Records drawn from a dataset:

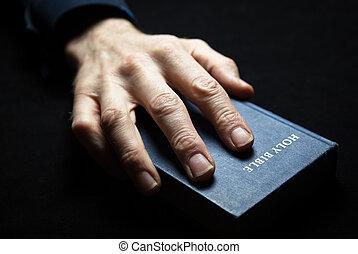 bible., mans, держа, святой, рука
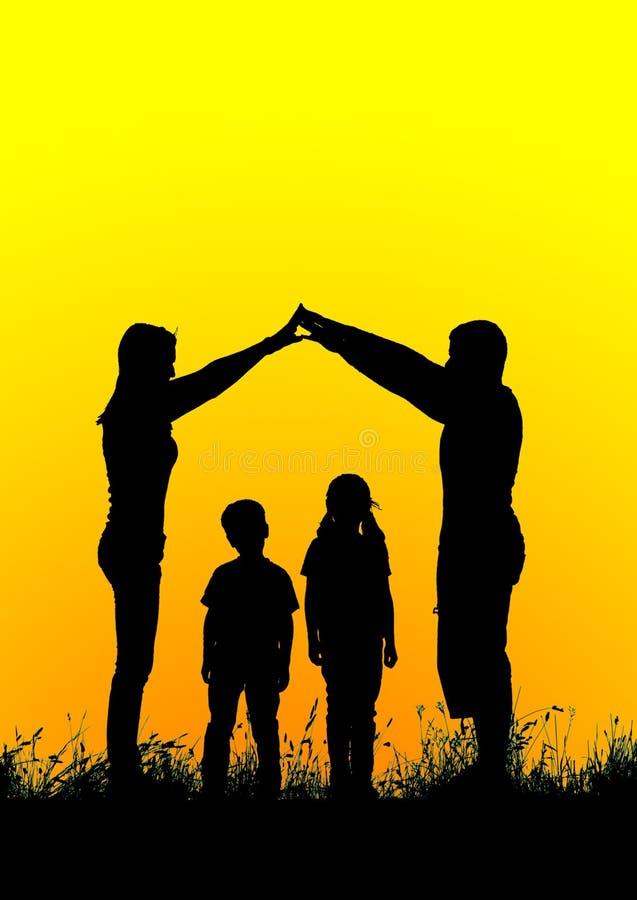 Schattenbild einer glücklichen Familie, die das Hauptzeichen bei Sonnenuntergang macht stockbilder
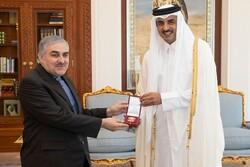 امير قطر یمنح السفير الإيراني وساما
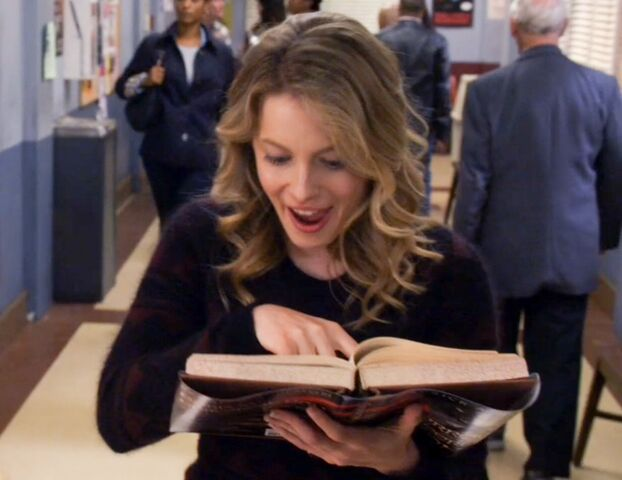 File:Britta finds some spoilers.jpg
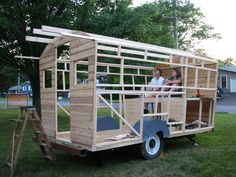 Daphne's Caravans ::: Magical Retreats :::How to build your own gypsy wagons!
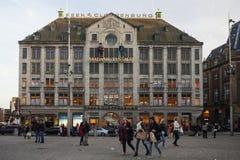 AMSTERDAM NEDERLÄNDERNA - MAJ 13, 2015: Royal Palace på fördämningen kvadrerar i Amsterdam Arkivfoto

* * *

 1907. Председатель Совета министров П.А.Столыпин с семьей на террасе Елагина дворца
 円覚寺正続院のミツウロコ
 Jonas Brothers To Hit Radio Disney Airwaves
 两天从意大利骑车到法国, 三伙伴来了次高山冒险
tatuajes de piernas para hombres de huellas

▶ Activity
Go back to the lines above and output, exactly as they stand, the ones from the line containing "bible., mans, держа, святой, рука" to the line containing "AMSTERDAM NEDERLÄNDERNA - MAJ". Leave all pictures behind.

▶ Response to this exercise
 bible., mans, держа, святой, рука
 Schattenbild einer glücklichen Familie, die das Hauptzeichen bei Sonnenuntergang macht stockbilder
 امير قطر یمنح السفير الإيراني وساما
 File:Britta finds some spoilers.jpg
 Daphne's Caravans ::: Magical Retreats :::How to build your own gypsy wagons!
 AMSTERDAM NEDERLÄNDERNA - MAJ 13, 2015: Royal Palace på fördämningen kvadrerar i Amsterdam Arkivfoto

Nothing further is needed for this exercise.